> Raw data:

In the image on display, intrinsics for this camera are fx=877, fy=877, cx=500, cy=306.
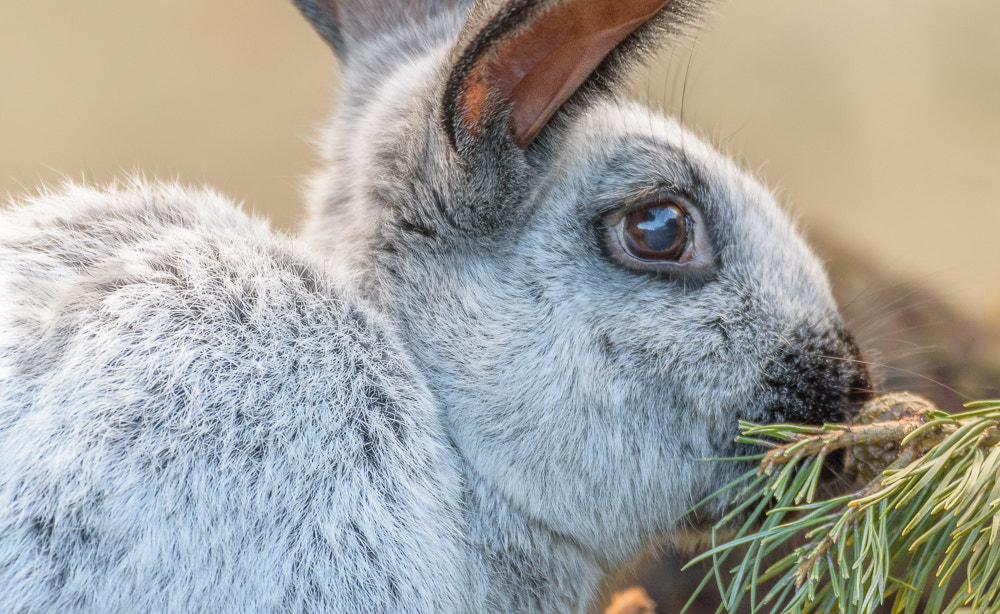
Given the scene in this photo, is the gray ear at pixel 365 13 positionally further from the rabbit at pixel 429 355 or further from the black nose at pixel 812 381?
the black nose at pixel 812 381

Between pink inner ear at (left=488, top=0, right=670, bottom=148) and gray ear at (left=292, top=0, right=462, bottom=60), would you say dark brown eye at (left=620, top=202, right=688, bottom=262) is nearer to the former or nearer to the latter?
pink inner ear at (left=488, top=0, right=670, bottom=148)

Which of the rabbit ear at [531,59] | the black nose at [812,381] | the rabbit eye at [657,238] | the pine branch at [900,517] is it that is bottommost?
the pine branch at [900,517]

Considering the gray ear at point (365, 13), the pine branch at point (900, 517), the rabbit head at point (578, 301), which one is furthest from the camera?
the gray ear at point (365, 13)

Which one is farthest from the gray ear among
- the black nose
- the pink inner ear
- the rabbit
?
the black nose

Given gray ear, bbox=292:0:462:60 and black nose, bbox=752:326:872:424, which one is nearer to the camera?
black nose, bbox=752:326:872:424

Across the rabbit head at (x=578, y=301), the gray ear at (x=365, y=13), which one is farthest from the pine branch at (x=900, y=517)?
the gray ear at (x=365, y=13)

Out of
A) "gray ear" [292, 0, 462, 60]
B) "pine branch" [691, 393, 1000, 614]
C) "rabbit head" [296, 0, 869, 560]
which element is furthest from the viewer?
"gray ear" [292, 0, 462, 60]

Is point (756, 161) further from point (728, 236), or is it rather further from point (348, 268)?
point (348, 268)

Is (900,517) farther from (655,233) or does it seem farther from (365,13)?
(365,13)
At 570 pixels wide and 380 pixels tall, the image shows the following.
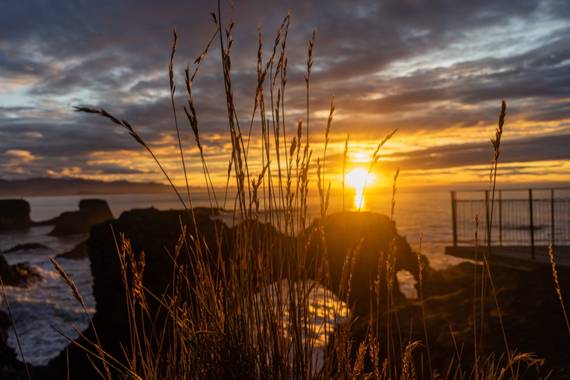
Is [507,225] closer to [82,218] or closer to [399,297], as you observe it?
[399,297]

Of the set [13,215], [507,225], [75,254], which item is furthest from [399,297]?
[13,215]

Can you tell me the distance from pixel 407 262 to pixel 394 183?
11518 mm

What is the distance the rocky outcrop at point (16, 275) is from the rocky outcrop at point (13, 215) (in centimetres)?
5866

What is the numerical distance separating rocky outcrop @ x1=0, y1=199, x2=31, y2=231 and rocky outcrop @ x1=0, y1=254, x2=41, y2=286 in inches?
2310

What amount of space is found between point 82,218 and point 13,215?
21.3m

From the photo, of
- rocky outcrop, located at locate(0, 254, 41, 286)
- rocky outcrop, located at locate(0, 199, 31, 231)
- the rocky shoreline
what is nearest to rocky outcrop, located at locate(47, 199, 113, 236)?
rocky outcrop, located at locate(0, 199, 31, 231)

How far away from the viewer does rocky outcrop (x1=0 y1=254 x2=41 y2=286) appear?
71.7ft

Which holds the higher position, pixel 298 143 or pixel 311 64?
pixel 311 64

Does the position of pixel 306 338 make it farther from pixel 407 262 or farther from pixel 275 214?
pixel 407 262

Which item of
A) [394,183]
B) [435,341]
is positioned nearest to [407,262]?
[435,341]

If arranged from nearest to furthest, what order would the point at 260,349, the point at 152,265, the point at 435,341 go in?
the point at 260,349
the point at 435,341
the point at 152,265

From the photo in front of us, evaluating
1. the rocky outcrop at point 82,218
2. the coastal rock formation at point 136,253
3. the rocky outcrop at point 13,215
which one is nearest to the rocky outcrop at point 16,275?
the coastal rock formation at point 136,253

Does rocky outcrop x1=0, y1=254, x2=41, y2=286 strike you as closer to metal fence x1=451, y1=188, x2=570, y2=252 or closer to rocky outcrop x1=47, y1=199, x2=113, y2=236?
metal fence x1=451, y1=188, x2=570, y2=252

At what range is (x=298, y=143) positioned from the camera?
6.50 feet
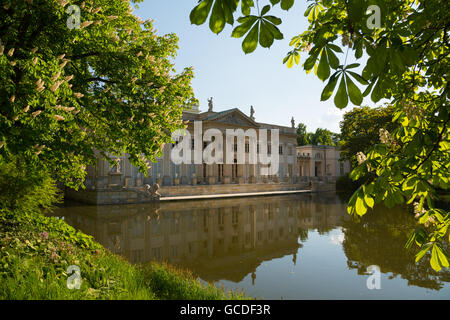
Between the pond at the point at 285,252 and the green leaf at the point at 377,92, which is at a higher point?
the green leaf at the point at 377,92

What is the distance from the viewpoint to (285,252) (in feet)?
28.7

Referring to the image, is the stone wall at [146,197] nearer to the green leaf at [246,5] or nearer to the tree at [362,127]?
the tree at [362,127]

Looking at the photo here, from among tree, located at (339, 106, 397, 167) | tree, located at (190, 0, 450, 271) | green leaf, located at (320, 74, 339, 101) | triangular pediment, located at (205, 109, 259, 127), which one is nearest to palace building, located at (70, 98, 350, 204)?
triangular pediment, located at (205, 109, 259, 127)

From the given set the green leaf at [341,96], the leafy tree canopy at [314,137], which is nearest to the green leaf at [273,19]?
the green leaf at [341,96]

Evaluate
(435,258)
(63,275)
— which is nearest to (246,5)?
(435,258)

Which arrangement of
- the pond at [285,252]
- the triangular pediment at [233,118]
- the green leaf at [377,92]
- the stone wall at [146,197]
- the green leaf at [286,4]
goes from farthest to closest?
the triangular pediment at [233,118], the stone wall at [146,197], the pond at [285,252], the green leaf at [377,92], the green leaf at [286,4]

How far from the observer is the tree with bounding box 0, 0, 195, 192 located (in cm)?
442

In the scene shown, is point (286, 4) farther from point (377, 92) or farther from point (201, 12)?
point (377, 92)

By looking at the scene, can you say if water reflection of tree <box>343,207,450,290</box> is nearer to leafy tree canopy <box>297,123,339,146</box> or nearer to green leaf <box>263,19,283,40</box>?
green leaf <box>263,19,283,40</box>

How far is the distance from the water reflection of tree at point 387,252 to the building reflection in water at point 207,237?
1518mm

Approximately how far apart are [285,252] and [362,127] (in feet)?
91.7

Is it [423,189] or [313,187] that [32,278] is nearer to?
[423,189]

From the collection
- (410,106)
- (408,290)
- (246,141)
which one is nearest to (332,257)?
(408,290)

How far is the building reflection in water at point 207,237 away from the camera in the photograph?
7695 mm
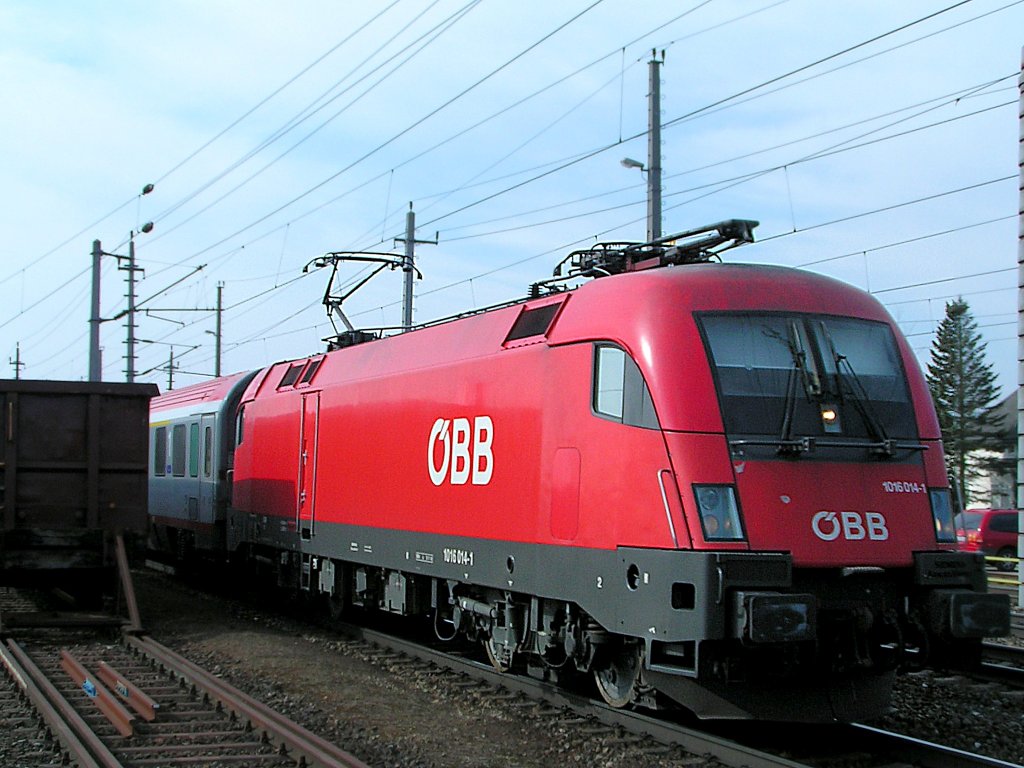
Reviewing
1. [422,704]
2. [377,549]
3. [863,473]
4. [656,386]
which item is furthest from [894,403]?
[377,549]

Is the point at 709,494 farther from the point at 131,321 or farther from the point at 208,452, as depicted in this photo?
the point at 131,321

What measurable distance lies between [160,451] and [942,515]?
55.1ft

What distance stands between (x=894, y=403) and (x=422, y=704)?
4.38 metres

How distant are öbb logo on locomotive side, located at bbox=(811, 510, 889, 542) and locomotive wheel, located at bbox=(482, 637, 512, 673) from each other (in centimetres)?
336

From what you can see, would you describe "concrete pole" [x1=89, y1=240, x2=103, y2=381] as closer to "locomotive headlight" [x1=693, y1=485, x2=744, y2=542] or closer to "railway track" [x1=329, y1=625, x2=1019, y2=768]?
"railway track" [x1=329, y1=625, x2=1019, y2=768]

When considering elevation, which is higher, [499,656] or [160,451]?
[160,451]

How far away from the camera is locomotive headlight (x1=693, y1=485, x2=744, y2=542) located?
734 cm

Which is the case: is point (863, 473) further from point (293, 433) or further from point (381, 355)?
point (293, 433)

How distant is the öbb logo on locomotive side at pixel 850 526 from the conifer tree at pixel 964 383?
48493 mm

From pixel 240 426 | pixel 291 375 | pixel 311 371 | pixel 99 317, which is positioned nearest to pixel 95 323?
pixel 99 317

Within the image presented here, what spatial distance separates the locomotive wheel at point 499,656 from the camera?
396 inches

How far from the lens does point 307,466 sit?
1424cm

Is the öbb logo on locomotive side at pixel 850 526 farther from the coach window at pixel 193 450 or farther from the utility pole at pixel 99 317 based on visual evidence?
the utility pole at pixel 99 317

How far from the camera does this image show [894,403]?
820cm
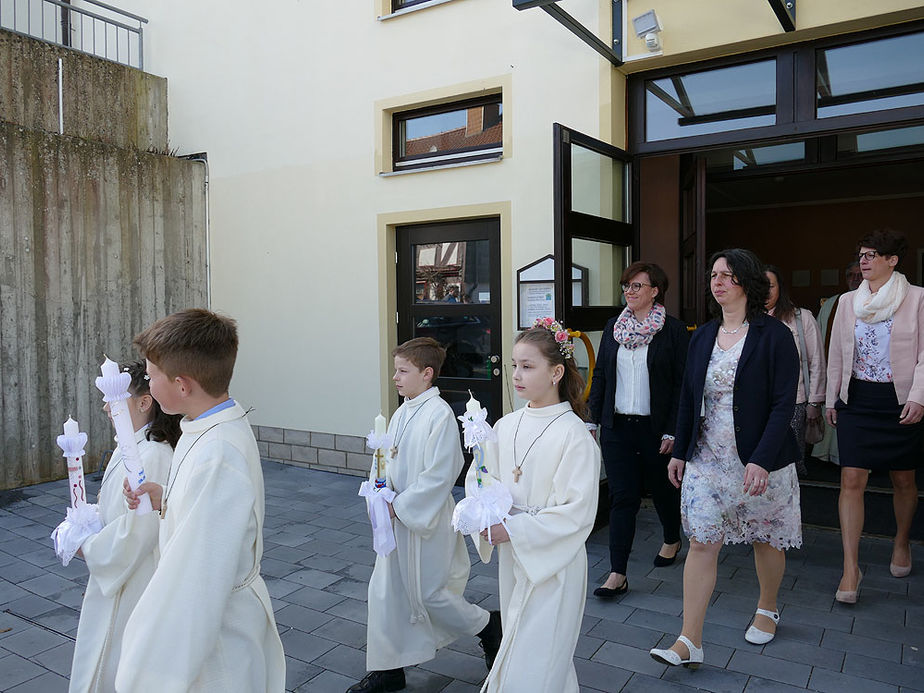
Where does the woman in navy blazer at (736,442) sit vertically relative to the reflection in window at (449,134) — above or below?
below

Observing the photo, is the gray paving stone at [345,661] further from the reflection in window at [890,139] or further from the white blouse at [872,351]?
the reflection in window at [890,139]

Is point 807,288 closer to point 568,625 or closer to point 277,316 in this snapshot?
point 277,316

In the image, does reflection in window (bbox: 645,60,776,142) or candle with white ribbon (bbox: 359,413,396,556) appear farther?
reflection in window (bbox: 645,60,776,142)

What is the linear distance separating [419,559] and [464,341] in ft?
11.2

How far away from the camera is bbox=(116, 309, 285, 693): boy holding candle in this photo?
175 centimetres

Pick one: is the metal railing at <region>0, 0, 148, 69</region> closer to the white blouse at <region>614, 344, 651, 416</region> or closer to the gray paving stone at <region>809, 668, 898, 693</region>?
the white blouse at <region>614, 344, 651, 416</region>

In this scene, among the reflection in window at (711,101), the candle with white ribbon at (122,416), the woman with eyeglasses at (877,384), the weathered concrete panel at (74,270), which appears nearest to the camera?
the candle with white ribbon at (122,416)

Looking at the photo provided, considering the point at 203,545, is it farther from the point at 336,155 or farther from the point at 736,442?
the point at 336,155

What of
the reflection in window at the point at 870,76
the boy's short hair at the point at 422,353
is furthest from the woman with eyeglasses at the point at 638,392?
the reflection in window at the point at 870,76

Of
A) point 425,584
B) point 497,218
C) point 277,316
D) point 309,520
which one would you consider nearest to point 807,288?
point 497,218

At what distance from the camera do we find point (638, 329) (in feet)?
13.9

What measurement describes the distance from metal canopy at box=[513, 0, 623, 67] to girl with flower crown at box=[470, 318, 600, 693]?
2589 millimetres

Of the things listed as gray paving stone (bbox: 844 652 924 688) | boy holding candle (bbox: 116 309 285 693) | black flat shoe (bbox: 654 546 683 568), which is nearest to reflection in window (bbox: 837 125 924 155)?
black flat shoe (bbox: 654 546 683 568)

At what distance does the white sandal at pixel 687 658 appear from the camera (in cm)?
319
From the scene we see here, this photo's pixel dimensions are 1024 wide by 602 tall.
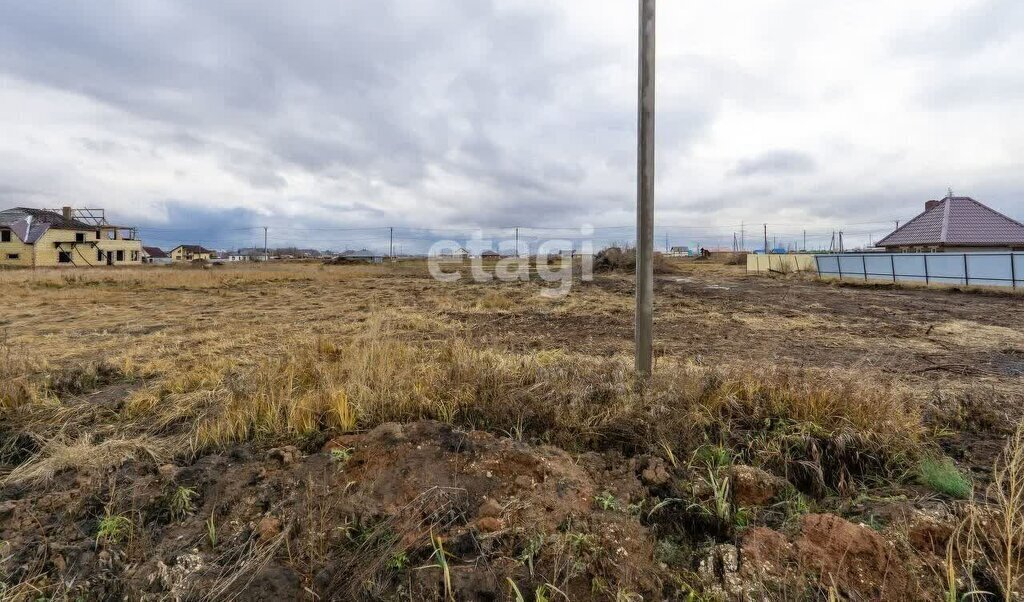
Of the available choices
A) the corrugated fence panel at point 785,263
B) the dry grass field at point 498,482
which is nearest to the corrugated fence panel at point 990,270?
the corrugated fence panel at point 785,263

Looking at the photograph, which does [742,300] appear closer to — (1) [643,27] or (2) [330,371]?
(1) [643,27]

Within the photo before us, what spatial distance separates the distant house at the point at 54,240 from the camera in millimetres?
46438

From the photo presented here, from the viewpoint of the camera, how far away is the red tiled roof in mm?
25125

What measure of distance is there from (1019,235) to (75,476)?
1573 inches

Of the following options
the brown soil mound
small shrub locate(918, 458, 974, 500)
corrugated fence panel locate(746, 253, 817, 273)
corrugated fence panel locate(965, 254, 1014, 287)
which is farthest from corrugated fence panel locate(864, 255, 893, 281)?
the brown soil mound

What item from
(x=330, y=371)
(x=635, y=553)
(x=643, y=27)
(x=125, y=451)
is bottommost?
(x=635, y=553)

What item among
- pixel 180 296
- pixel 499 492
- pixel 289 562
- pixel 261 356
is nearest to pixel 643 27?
pixel 499 492

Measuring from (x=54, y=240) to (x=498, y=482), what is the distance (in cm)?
7095

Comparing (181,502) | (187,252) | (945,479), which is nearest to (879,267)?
(945,479)

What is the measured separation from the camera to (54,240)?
1917 inches

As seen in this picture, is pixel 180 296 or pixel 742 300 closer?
pixel 742 300

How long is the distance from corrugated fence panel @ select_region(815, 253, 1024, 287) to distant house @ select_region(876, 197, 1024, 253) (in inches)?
263

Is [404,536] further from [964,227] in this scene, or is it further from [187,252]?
→ [187,252]

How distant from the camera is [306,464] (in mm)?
2584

> Written exercise:
Locate the line that contains "What item from". Repeat it and every line after it, up to and including the final line, exactly.

> Output of the exercise:
What item from
(x=330, y=371)
(x=635, y=553)
(x=643, y=27)
(x=125, y=451)
is bottommost?
(x=635, y=553)

What item among
- pixel 180 296
- pixel 499 492
- pixel 289 562
- pixel 261 356
is nearest to pixel 643 27?
pixel 499 492

Measuring from (x=54, y=240) to (x=498, y=482), what is the distance (in cm)?
7095

Comparing (181,502) | (187,252) | (945,479), which is nearest to (879,267)?
(945,479)

What is the measured separation from the camera to (54,240)?
1917 inches

As seen in this picture, is pixel 180 296 or pixel 742 300 closer?
pixel 742 300

How long is the distance from corrugated fence panel @ select_region(815, 253, 1024, 287) to distant house @ select_region(876, 197, 1024, 253) (in inches)?
263

Is [404,536] further from [964,227] in this scene, or is it further from [187,252]?
→ [187,252]

How distant from the camera is [306,464] (in mm)?
2584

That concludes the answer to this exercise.